Records in a dataset
# # # # #

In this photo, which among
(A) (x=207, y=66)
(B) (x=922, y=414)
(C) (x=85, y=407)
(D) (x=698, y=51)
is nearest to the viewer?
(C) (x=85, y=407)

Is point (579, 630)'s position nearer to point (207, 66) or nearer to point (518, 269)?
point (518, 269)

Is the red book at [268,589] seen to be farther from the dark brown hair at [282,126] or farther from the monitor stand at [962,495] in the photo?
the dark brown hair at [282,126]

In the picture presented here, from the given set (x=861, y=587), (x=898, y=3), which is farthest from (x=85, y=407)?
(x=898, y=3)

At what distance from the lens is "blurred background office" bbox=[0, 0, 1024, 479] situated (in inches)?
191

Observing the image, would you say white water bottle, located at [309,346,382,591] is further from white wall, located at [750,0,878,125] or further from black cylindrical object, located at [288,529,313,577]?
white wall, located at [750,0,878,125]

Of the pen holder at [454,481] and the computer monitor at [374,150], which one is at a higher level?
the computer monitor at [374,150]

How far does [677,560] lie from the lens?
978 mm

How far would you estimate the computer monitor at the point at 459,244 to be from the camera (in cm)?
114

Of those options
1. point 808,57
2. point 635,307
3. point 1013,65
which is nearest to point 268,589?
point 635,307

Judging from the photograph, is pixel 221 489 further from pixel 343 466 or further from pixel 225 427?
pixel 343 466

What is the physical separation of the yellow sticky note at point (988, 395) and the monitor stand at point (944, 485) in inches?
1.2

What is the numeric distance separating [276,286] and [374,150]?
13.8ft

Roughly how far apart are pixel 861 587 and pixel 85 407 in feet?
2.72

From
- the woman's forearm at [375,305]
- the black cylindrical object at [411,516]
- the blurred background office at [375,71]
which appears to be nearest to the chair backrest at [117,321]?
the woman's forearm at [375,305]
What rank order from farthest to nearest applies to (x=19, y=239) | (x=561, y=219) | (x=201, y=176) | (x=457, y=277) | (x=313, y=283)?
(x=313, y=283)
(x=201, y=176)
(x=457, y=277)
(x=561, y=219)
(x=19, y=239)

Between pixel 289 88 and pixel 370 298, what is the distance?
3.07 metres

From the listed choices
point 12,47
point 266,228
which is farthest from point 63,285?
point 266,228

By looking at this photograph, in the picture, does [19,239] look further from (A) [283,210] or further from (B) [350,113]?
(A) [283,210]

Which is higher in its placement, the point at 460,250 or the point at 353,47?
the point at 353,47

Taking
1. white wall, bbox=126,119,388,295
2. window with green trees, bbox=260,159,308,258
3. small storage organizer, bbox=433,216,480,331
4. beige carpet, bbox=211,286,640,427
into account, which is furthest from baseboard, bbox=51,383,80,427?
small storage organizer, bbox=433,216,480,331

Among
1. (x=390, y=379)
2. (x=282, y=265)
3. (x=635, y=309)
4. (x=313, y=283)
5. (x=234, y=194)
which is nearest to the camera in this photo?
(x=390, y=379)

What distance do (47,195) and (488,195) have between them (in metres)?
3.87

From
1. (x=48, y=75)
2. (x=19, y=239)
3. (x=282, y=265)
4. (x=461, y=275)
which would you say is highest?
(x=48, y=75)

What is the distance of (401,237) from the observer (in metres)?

# # # # #

- **What needs to be done**:
Can you turn every line of the listing above into a JSON list of strings, one string per line, with the blank lines left out?

- **Written response**:
[
  "In this photo, which among",
  "(A) (x=207, y=66)",
  "(B) (x=922, y=414)",
  "(C) (x=85, y=407)",
  "(D) (x=698, y=51)",
  "is nearest to the viewer?",
  "(C) (x=85, y=407)",
  "Is point (579, 630)'s position nearer to point (207, 66) or nearer to point (518, 269)?",
  "point (518, 269)",
  "Is the red book at [268,589] seen to be farther from the dark brown hair at [282,126] or farther from the monitor stand at [962,495] in the photo?",
  "the dark brown hair at [282,126]",
  "In the picture presented here, from the given set (x=861, y=587), (x=898, y=3), which is farthest from (x=85, y=407)?",
  "(x=898, y=3)",
  "At what distance from the lens is \"blurred background office\" bbox=[0, 0, 1024, 479] situated (in inches)?",
  "191",
  "Observing the image, would you say white water bottle, located at [309,346,382,591] is further from white wall, located at [750,0,878,125] or further from black cylindrical object, located at [288,529,313,577]?",
  "white wall, located at [750,0,878,125]",
  "Of the pen holder at [454,481] and the computer monitor at [374,150], which one is at a higher level?",
  "the computer monitor at [374,150]",
  "How far does [677,560] lie from the lens?",
  "978 mm",
  "How far would you estimate the computer monitor at the point at 459,244 to be from the camera (in cm)?",
  "114",
  "Of those options",
  "1. point 808,57",
  "2. point 635,307",
  "3. point 1013,65",
  "which is nearest to point 268,589?",
  "point 635,307",
  "Judging from the photograph, is pixel 221 489 further from pixel 343 466 or further from pixel 225 427?",
  "pixel 343 466",
  "What is the physical separation of the yellow sticky note at point (988, 395) and the monitor stand at point (944, 485) in inches?",
  "1.2",
  "What is the numeric distance separating [276,286] and [374,150]?",
  "13.8ft",
  "Roughly how far apart are pixel 861 587 and pixel 85 407 in feet?",
  "2.72",
  "From",
  "- the woman's forearm at [375,305]",
  "- the black cylindrical object at [411,516]",
  "- the blurred background office at [375,71]",
  "which appears to be nearest to the chair backrest at [117,321]?",
  "the woman's forearm at [375,305]",
  "What rank order from farthest to nearest applies to (x=19, y=239) | (x=561, y=219) | (x=201, y=176) | (x=457, y=277) | (x=313, y=283)?",
  "(x=313, y=283)",
  "(x=201, y=176)",
  "(x=457, y=277)",
  "(x=561, y=219)",
  "(x=19, y=239)",
  "Between pixel 289 88 and pixel 370 298, what is the distance?",
  "3.07 metres",
  "From the listed choices",
  "point 12,47",
  "point 266,228",
  "which is farthest from point 63,285?",
  "point 266,228",
  "By looking at this photograph, in the picture, does [19,239] look further from (A) [283,210] or further from (B) [350,113]?",
  "(A) [283,210]",
  "Which is higher in its placement, the point at 460,250 or the point at 353,47?",
  "the point at 353,47",
  "Taking",
  "1. white wall, bbox=126,119,388,295",
  "2. window with green trees, bbox=260,159,308,258",
  "3. small storage organizer, bbox=433,216,480,331",
  "4. beige carpet, bbox=211,286,640,427",
  "into account, which is furthest from baseboard, bbox=51,383,80,427?",
  "small storage organizer, bbox=433,216,480,331",
  "Among",
  "1. (x=390, y=379)",
  "2. (x=282, y=265)",
  "3. (x=635, y=309)",
  "4. (x=313, y=283)",
  "5. (x=234, y=194)",
  "which is nearest to the camera in this photo?",
  "(x=390, y=379)",
  "What distance do (47,195) and (488,195) have between them (in metres)?",
  "3.87",
  "From",
  "1. (x=48, y=75)",
  "2. (x=19, y=239)",
  "3. (x=282, y=265)",
  "4. (x=461, y=275)",
  "which would you say is highest?",
  "(x=48, y=75)",
  "What is the distance of (401,237) from the observer (in metres)?"
]